Problems to work on:
1. In the review of "All My Sons," what did the manufacturing plant owned by Joe Keller and Steve Deever make?
2. Please condense the paragraph of the review of "All My Sons" that begins "In 1942 this country was at war" into a short bulleted list that keeps its main facts.

Sunday, September 30, 2018

Miller’s “All My Son’s” Still Packs a Solid Punch.


There’s something about watching the dynamics between Joe and Kate Keller, characters in Arthur Miller’s 1942 Tony Award winning play “All My Sons” that’s a bit off.

Mark Solz as Joe Keller and Allison Macdonald as Kate Keller
In 1942 this country was at war. According to an article brought to Miller’s attention regarding faulty airplane parts, Miller penned “All My Sons” and put real faces and real consequences on amoral actions all done for the sake of the all- mighty buck. The domino effect was imminent death to those brave service men flying plane’s with faulty equipment.

“All my sons” is a drama and a tragedy with humanitarian fallout that sent shockwaves throughout the world, the Keller family and their small, incubated neighborhood community.  

Joe Keller and his best friend, next-door neighbor and business partner Steve Deever, owned a manufacturing plant that was government contracted to manufacture and supply airplane parts to the US Army.

Dataset extract:
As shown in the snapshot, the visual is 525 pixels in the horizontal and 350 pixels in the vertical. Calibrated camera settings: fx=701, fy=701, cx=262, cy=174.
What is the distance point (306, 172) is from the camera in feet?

Outputs for the tasks:
1. Airplane parts, which it was government contracted to supply to the US Army.

2.
- In 1942 the country was at war.
- An article about faulty airplane parts was brought to Miller's attention, and from it he wrote "All My Sons."
- The play puts real faces and real consequences on amoral actions done for money.
- The result was imminent death for service men flying planes with faulty equipment.